Die Hebamme Maria Bretschneider aus Radeberg sagt gegenüber Sächsische.de: "Um es kurz und knapp zu beantworten: Ja, es gibt einen deutlichen Geburtenrückgang zu verzeichnen und aus meinem persönlichen Empfinden heraus auch eine Zunahme der Abortrate, also der Fehlgeburten."

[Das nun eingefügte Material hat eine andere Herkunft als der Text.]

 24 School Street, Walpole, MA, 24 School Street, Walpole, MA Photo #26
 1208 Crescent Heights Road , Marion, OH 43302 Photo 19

Woran der Geburtenrückgang und die vermeintlich höhere Fehlgeburtenraten liegen könnte, ist unklar. Die Hebamme vermutet, dass durch die Pandemie verursachte soziale und finanzielle Unsicherheiten Gründe sein könnten, warum sich Frauen derzeit gegen ein Kind entscheiden. "Systemrelevante Frauen sind auch zum großen Teil Frauen in sozialen Berufen. Gerade medizinisches Personal hatte nicht nur keinen Lockdown, sondern auch ein erheblich höheres Arbeitspensum zu bewerkstelligen. Viele suchten sich neue Jobs, da bleibt wenig Gelegenheit, über Kinder nachzudenken." Zudem könne der Gedanke daran, im nächsten Winter wieder mit Kind und Neugeborenem "eingesperrt daheim zu sitzen", abschreckend sein.

Bei Hebamme Marthe Stein aus Wachau ist der Rückgang an Geburten ebenfalls zu spüren. Sie sagt: "In unserer Gemeinde sind auch weniger Kinder geboren worden. Zudem ist in den vergangenen anderthalb Jahren die Zahl der Fehlgeburten gestiegen." Einen Grund für die vermehrten Abgänge der Babys könne sie bislang nicht finden.

Update, 08. November, 17.31 Uhr: In einer früheren Version dieses Textes haben wir fälschlicherweise berichtet, dass es im Uniklinikum Dresden ebenfalls keinen Rückgang an Neugeborenen gäbe. Das haben wir korrigiert. Wir bitten den Fehler zu entschuldigen.